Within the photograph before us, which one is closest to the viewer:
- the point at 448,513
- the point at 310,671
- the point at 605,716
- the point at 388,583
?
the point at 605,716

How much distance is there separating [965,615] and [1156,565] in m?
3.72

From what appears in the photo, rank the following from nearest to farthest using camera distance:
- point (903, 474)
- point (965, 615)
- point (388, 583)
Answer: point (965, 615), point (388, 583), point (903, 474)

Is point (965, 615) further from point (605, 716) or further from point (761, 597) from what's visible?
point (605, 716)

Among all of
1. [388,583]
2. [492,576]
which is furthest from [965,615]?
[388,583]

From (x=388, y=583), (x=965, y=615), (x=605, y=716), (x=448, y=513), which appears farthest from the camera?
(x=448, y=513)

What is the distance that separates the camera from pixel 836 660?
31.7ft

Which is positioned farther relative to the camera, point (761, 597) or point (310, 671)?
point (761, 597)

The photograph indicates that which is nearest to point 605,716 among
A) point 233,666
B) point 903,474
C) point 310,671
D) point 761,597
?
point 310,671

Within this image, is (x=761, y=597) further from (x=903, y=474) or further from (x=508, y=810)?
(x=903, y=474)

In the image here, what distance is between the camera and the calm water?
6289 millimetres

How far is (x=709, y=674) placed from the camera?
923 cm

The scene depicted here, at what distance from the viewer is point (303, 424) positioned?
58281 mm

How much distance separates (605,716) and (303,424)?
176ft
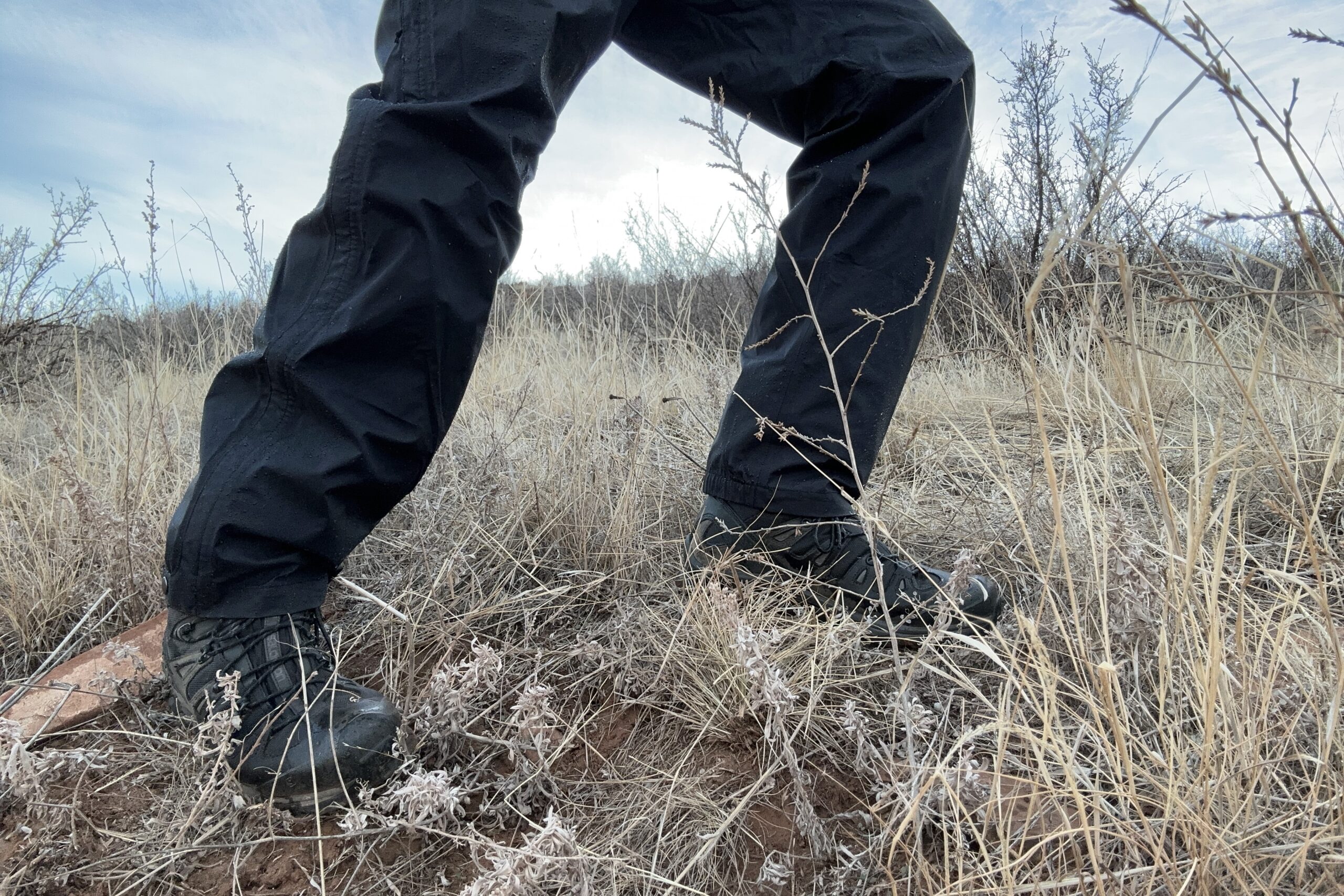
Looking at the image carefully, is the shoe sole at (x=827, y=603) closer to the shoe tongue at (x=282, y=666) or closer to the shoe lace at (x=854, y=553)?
the shoe lace at (x=854, y=553)

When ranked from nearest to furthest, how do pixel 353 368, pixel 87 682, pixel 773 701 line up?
pixel 773 701 < pixel 353 368 < pixel 87 682

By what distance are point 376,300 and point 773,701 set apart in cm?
74

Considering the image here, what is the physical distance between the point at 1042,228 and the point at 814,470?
336cm

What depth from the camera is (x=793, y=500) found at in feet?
4.64

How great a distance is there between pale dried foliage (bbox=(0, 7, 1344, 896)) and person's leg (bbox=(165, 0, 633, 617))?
0.27 meters

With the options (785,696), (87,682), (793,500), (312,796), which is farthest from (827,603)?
(87,682)

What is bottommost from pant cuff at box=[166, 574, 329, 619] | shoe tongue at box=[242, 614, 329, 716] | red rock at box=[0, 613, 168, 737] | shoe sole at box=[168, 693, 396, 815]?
shoe sole at box=[168, 693, 396, 815]

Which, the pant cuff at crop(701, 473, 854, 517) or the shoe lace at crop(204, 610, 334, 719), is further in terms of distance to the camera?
the pant cuff at crop(701, 473, 854, 517)

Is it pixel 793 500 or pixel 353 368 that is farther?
pixel 793 500

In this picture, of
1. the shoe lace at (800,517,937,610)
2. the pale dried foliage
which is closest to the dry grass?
the pale dried foliage

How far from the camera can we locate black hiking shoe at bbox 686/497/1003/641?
1.36 m

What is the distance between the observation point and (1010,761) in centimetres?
96

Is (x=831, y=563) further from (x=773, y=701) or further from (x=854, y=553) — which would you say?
(x=773, y=701)

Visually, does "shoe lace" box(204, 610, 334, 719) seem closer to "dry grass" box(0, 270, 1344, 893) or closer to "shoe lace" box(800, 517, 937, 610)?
"dry grass" box(0, 270, 1344, 893)
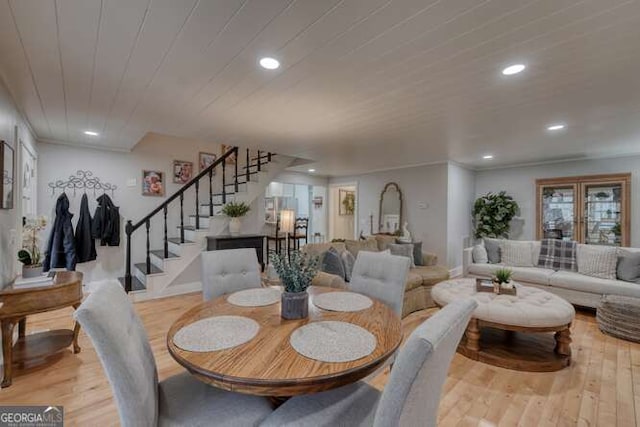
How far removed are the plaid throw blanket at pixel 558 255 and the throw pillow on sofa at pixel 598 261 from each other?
154 mm

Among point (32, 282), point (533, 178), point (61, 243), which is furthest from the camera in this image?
point (533, 178)

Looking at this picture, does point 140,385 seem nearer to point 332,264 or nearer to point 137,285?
point 332,264

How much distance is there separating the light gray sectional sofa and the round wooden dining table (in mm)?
3620

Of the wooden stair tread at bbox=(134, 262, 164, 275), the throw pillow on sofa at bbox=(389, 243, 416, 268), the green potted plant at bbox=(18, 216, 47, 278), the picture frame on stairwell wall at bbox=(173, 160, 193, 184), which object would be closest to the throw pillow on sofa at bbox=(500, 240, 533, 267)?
the throw pillow on sofa at bbox=(389, 243, 416, 268)

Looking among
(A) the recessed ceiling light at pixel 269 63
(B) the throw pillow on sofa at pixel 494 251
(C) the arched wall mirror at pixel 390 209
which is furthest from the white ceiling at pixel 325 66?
(C) the arched wall mirror at pixel 390 209

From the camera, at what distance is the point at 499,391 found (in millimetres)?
2051

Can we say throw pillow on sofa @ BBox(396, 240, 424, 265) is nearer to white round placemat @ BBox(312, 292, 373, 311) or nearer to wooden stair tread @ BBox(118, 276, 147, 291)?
white round placemat @ BBox(312, 292, 373, 311)

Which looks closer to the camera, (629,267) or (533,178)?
(629,267)

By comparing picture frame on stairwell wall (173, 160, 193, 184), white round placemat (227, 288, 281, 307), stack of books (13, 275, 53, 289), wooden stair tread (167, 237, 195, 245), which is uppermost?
picture frame on stairwell wall (173, 160, 193, 184)

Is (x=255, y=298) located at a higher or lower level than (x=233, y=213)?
lower

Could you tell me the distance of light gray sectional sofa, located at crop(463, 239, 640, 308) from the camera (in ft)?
11.2

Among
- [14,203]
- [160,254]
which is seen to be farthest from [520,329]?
[160,254]

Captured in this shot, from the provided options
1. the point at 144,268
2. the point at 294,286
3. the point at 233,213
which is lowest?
the point at 144,268

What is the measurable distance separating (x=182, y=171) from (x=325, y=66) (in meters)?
3.97
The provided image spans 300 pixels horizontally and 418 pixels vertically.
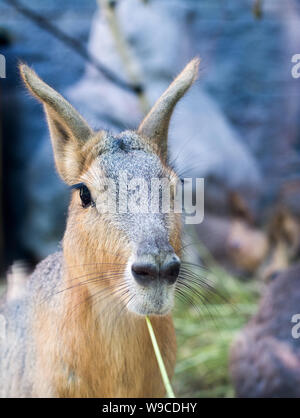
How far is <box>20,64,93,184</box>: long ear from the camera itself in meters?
2.20

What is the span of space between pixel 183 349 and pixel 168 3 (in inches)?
109

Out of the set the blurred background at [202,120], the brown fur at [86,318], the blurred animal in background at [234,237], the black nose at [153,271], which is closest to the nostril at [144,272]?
the black nose at [153,271]

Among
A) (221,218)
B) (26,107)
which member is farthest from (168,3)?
(221,218)

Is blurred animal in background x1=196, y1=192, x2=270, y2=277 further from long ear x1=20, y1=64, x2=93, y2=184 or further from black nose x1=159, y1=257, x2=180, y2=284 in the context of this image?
black nose x1=159, y1=257, x2=180, y2=284

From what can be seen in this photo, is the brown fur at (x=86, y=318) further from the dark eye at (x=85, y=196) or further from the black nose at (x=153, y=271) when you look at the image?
the black nose at (x=153, y=271)

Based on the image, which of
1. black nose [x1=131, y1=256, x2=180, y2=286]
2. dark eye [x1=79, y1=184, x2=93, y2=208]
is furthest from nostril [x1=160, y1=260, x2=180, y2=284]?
dark eye [x1=79, y1=184, x2=93, y2=208]

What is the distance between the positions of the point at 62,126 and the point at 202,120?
2.87m

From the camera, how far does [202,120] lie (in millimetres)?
5055

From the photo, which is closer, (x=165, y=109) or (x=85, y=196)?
(x=85, y=196)

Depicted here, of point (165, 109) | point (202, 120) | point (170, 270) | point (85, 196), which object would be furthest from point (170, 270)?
point (202, 120)

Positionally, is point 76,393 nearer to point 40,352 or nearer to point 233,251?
point 40,352

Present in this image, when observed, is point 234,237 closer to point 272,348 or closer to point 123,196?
point 272,348

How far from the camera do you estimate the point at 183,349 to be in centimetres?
- - - - - - -
* EXERCISE PROMPT *
Write out all of the material above again, putting "lens" wherever "camera" appears and keeping everything else the same. Leave the pictures out of your answer.

* RESPONSE TO THE EXERCISE *
Within the photograph before us, which one is closest to the viewer:
- the point at 448,513
- the point at 310,671
- the point at 605,716
- the point at 388,583
?
the point at 605,716

How much distance is there separating [965,615] and [1156,565] in m?
3.72

From what appears in the photo, rank the following from nearest to farthest using lens distance:
- point (903, 474)
- point (965, 615)
- point (388, 583)
Answer: point (965, 615), point (388, 583), point (903, 474)

Is point (965, 615) further from point (605, 716) or further from point (761, 597) from what's visible?
point (605, 716)

Among all of
1. [388,583]
2. [492,576]
which is furthest from [965,615]?
[388,583]

From (x=388, y=583), (x=965, y=615), (x=605, y=716), (x=448, y=513), which appears farthest from the lens?
(x=448, y=513)

What is the distance that separates the lens from pixel 836 660?
31.7ft

Which is positioned farther relative to the lens, point (761, 597) or point (310, 671)?
point (761, 597)

The photograph indicates that which is nearest to point 605,716 among
A) point 233,666
B) point 903,474
C) point 310,671
D) point 761,597
?
point 310,671

Within this image, is (x=761, y=597) further from (x=903, y=474) or further from (x=508, y=810)?
(x=903, y=474)

In the image here, what distance is between the lens and the calm water?
6289 millimetres

How far is (x=709, y=674) placed from the lens?
923 cm

The scene depicted here, at what distance from the viewer is point (303, 424) positioned?
58281 mm

How much distance separates (605,716) and (303,424)?
176ft
Looking at the image carefully, is the shoe sole at (x=827, y=603) closer to the shoe tongue at (x=282, y=666) or closer to the shoe lace at (x=854, y=553)?
the shoe lace at (x=854, y=553)

When ranked from nearest to furthest, how do pixel 353 368, pixel 87 682, pixel 773 701 line up?
pixel 773 701 < pixel 353 368 < pixel 87 682

By what distance are point 376,300 and point 773,701 set apart in cm?
74

Considering the image here, what is the physical distance between the point at 1042,228 and the point at 814,470?
336cm

What depth from the lens is (x=793, y=500) found at in feet?
4.64

How great a distance is there between pale dried foliage (bbox=(0, 7, 1344, 896)) and person's leg (bbox=(165, 0, 633, 617))?
0.27 meters

With the options (785,696), (87,682), (793,500), (312,796), which is farthest from (827,603)?
(87,682)

What is bottommost from pant cuff at box=[166, 574, 329, 619] | shoe tongue at box=[242, 614, 329, 716] | red rock at box=[0, 613, 168, 737] | shoe sole at box=[168, 693, 396, 815]?
shoe sole at box=[168, 693, 396, 815]

Which, the pant cuff at crop(701, 473, 854, 517) or the shoe lace at crop(204, 610, 334, 719), is further in terms of distance to the lens?
the pant cuff at crop(701, 473, 854, 517)

Is it pixel 793 500 or pixel 353 368 that is farther?
pixel 793 500

In this picture, of
1. the shoe lace at (800,517,937,610)
2. the pale dried foliage
which is closest to the dry grass?
the pale dried foliage

How far from the lens can we locate black hiking shoe at bbox 686/497/1003/641?
1.36 m

What is the distance between the observation point and (1010,761) in centimetres?
96

Is (x=831, y=563) further from (x=773, y=701) or further from (x=854, y=553) — which would you say?
(x=773, y=701)

Visually, does "shoe lace" box(204, 610, 334, 719) seem closer to "dry grass" box(0, 270, 1344, 893) or closer to "shoe lace" box(800, 517, 937, 610)?
"dry grass" box(0, 270, 1344, 893)
How far removed are the plaid throw blanket at pixel 558 255 and the throw pillow on sofa at pixel 598 261 from each other?
154 mm

Among point (32, 282), point (533, 178), point (61, 243), which is furthest from the lens in this image?
point (533, 178)

Looking at this picture, does point 140,385 seem nearer to point 332,264 or nearer to point 137,285?
point 332,264

How much distance is there separating the light gray sectional sofa and the round wooden dining table (in mm)?
3620

Of the wooden stair tread at bbox=(134, 262, 164, 275), the throw pillow on sofa at bbox=(389, 243, 416, 268), the green potted plant at bbox=(18, 216, 47, 278), the picture frame on stairwell wall at bbox=(173, 160, 193, 184), which object would be closest to the throw pillow on sofa at bbox=(500, 240, 533, 267)?
the throw pillow on sofa at bbox=(389, 243, 416, 268)

Looking among
(A) the recessed ceiling light at pixel 269 63
(B) the throw pillow on sofa at pixel 494 251
(C) the arched wall mirror at pixel 390 209
which is furthest from the white ceiling at pixel 325 66?
(C) the arched wall mirror at pixel 390 209

From the lens, at what distance is the point at 499,391 found (in millimetres)?
2051

Can we say throw pillow on sofa @ BBox(396, 240, 424, 265) is nearer to white round placemat @ BBox(312, 292, 373, 311) or nearer to wooden stair tread @ BBox(118, 276, 147, 291)?
white round placemat @ BBox(312, 292, 373, 311)

Which looks closer to the lens, (629,267) or (533,178)?
(629,267)

By comparing picture frame on stairwell wall (173, 160, 193, 184), white round placemat (227, 288, 281, 307), stack of books (13, 275, 53, 289), wooden stair tread (167, 237, 195, 245), which is uppermost?
picture frame on stairwell wall (173, 160, 193, 184)

Is (x=255, y=298) located at a higher or lower level than (x=233, y=213)?
lower

Could you tell me the distance of light gray sectional sofa, located at crop(463, 239, 640, 308) from the lens (in ft)?
11.2

Among
- [14,203]
- [160,254]
which is seen to be farthest from [520,329]?
[160,254]

Captured in this shot, from the provided options
1. the point at 144,268
2. the point at 294,286
3. the point at 233,213
which is lowest?
the point at 144,268

What is the measurable distance separating (x=182, y=171) from (x=325, y=66) (in meters)?
3.97
The provided image spans 300 pixels horizontally and 418 pixels vertically.
How far is <box>20,64,93,184</box>: long ear from the lens itself in meters?
2.20

What is the span of space between pixel 183 349 and pixel 168 3 (in inches)?
109

Out of the set the blurred background at [202,120], the brown fur at [86,318], the blurred animal in background at [234,237], the black nose at [153,271], which is closest to the nostril at [144,272]?
the black nose at [153,271]

Among
A) (221,218)
B) (26,107)
which member is farthest from (168,3)?
(221,218)

Is blurred animal in background x1=196, y1=192, x2=270, y2=277 further from long ear x1=20, y1=64, x2=93, y2=184 or further from black nose x1=159, y1=257, x2=180, y2=284 in the context of this image?
black nose x1=159, y1=257, x2=180, y2=284

From what can be seen in this photo, is the brown fur at (x=86, y=318) further from the dark eye at (x=85, y=196) or further from the black nose at (x=153, y=271) when you look at the image?
the black nose at (x=153, y=271)

Based on the image, which of
1. black nose [x1=131, y1=256, x2=180, y2=286]
2. dark eye [x1=79, y1=184, x2=93, y2=208]
is furthest from nostril [x1=160, y1=260, x2=180, y2=284]?
dark eye [x1=79, y1=184, x2=93, y2=208]

What is the distance between the positions of the point at 62,126 and the point at 202,120?
2.87m

From the lens, how far does [202,120] lie (in millimetres)?
5055

From the photo, which is closer, (x=165, y=109) or (x=85, y=196)?
(x=85, y=196)

Depicted here, of point (165, 109) | point (202, 120) | point (170, 270) | point (85, 196), which object would be furthest from point (170, 270)?
point (202, 120)

Positionally, is point 76,393 nearer to point 40,352 or nearer to point 233,251?
point 40,352

Present in this image, when observed, is point 234,237 closer to point 272,348 or closer to point 123,196?
point 272,348

How far from the lens do you estimate the point at 183,349 to be in centimetres?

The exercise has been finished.